Chuck’s pilot was something that really excited me upon first viewing: having been able to see the episode ahead of its premiere, I was quick to offer my thoughts to my (much smaller than the present) readership in terms of how much I was looking forward to the series.

Pilot Preview: NBC’s Chuck [August 2007]

The O.C. remained a credible formula for Josh Schwartz because he balanced the oversexed teenage promiscuousness with witty and sarcastic banter, and those two parts stayed relatively intact following its demise. And so, like the sensible and smart man he is, Schwartz took the oversexed teenage promiscuousness and channeled it into “Gossip Girl” for The CW, and took the witty and sarcastic banner and found a home for it on NBC.

The resulting show is Chuck (Premiering on Monday, September 24th at 8pm on NBC), an action-thriller comedy series that places Schwartz’s sharp dialogue into a setting more acceptable for the Seth-like viewers the show is trying to reel in. The result is a series that is sharp, funny, and certainly one of the most potential-filled pilots of the 2007 Fall Season.

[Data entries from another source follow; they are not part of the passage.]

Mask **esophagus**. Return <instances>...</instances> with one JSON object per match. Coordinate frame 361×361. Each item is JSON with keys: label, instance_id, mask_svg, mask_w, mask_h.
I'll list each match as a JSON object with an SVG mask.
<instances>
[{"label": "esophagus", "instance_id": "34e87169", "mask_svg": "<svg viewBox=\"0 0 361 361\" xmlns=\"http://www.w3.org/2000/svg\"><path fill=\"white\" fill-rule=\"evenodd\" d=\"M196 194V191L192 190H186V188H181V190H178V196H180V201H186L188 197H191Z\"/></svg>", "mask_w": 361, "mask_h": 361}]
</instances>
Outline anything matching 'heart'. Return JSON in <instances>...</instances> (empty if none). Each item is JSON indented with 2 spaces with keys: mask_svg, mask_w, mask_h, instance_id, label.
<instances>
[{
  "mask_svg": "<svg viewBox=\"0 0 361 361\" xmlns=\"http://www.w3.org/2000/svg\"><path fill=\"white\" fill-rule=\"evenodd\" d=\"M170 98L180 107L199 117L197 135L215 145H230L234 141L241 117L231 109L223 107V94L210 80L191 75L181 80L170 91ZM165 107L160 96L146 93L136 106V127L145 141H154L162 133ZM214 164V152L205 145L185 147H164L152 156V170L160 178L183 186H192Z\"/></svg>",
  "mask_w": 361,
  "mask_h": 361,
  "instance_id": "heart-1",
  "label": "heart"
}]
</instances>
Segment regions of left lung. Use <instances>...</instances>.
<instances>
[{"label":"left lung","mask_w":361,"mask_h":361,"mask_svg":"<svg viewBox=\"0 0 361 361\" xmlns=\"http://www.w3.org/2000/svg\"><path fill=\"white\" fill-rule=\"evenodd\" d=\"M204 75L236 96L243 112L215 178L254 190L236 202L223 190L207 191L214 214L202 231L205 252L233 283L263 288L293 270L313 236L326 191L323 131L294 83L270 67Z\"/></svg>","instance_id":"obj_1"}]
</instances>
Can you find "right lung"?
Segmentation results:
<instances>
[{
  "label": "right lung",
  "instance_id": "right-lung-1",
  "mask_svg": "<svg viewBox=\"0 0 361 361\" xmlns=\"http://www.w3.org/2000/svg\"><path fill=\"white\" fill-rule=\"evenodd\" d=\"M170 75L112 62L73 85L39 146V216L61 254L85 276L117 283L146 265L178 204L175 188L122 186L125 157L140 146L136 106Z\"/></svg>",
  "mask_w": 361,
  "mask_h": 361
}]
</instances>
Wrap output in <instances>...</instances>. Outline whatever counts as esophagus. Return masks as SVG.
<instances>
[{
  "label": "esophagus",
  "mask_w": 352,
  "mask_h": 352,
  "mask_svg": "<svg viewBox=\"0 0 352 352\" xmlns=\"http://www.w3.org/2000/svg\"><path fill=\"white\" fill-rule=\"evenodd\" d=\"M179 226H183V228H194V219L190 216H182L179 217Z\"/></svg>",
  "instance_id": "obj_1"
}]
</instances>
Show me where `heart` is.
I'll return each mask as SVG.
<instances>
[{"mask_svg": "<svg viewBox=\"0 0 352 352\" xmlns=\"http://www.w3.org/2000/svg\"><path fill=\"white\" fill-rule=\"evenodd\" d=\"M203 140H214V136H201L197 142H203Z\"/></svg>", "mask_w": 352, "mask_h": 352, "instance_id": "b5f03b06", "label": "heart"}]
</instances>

I think I leaned a bit too heavily on The O.C. comparisons, as the show certainly evolved beyond its geek appeal, but the point stands that the pilot emphasizes the way the show uses its witty banter for good and not evil, and never falls so far down one of its many outlets (comedy, drama, romance, etc.) to create an unbalanced pilot.

But having reread that piece, and rewatched the episode in question, I do have some additional thoughts on the pilot that I wouldn’t have been able to have with no idea of what was in store. Now, there will be some light spoilers here, but I’ll try to keep most of them in a “Plot” section at the very end of the main portion of the post.